Our Betta died and we told her. She seemed to grasp the idea ok.

We waited awhile before getting a new one so it would sink in that he was gone.


----------



## Viola (Feb 1, 2002)

Quote:

_Originally posted by danaalex_
*i'd replace it too. a 4 yo might appear old enough to handle the idea of death but most of them actually are not. they don't understand it. death is not "concrete" to them yet.*
That's probably why I would tell her, just to kind of ease into the whole topic. My daughter was having a discussion with my husband one night and she said, "Wouldn't it be sad if Mommy didn't come home." He said, "Yes that would be very sad." Then Molly said, "Oh, I know, we could get a new mommy at the store!" So I don't think death really is that concrete to her, although this was about a year ago, so I think she is grasping it a little more.
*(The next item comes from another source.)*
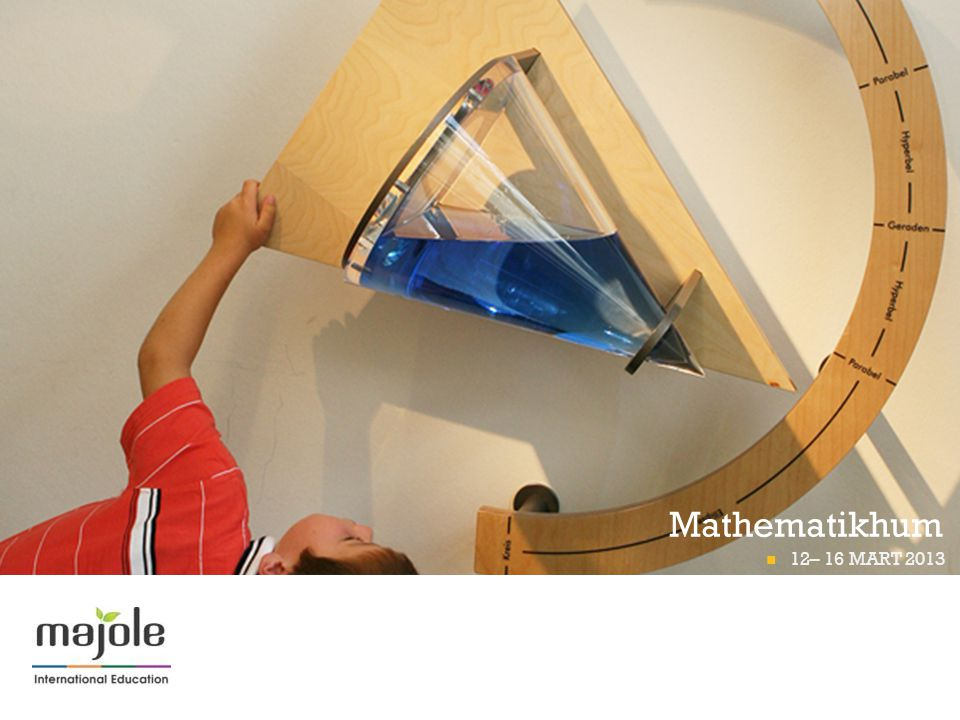 Mathematikhum 12– 16 MART 2013 12– 16 MART 2013 FRANKFURT Pİ GÜNÜ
She got a stuffed owl and we were at the playground. She wanted to know what owls eat, and I said mice among other things. Wrong thing to say since she loves mice. She got very upset and said that owls can't eat cute things. She actually got angry and started to cry. I don't know why that upset her, since she knows that cats kill mice and she loves cats, but she just didn't like the idea of her toy owl killing cute little mice. My friend was there with us and said, "that's just the harsh reality of life." I was about ready to back down, but I didn't want to because my friend kept telling her that owls *do* eat mice. Then she changed it to rodents and Molly was fine with that. Of course, I just had to point out that gerbils are rodents







but she was running away to play and didn't hear me.


----------



## malamamama (May 13, 2003)

Dd's fish died and we told her. She is 3. She asked why he died and I explained to her that the water wasn't right for him. It was too cold and there were too many fish for that bowl. (Bad Pet Store Advice!). It didn't get all heavy and deep about death. It just was what it was.
And then I told her we could get another, but first I needed to read a lot to learn what is best for the new fish.
So I highly recommend that when you do get a new fish, make sure the environment is right.
I learned that Betas do better with silk plants, not live. Although they live in small bowls, they are happier in bigger bowls. In fact bowls are ok, they don't need tanks. They do like warmish water. And we feed them Beta pellets. They look like little tiny beads. 6 in the morning...that's it. I change the water every week-10 days. I hope this isn't giving you too much unsolicited advice


----------



## stayinghome (Jul 4, 2002)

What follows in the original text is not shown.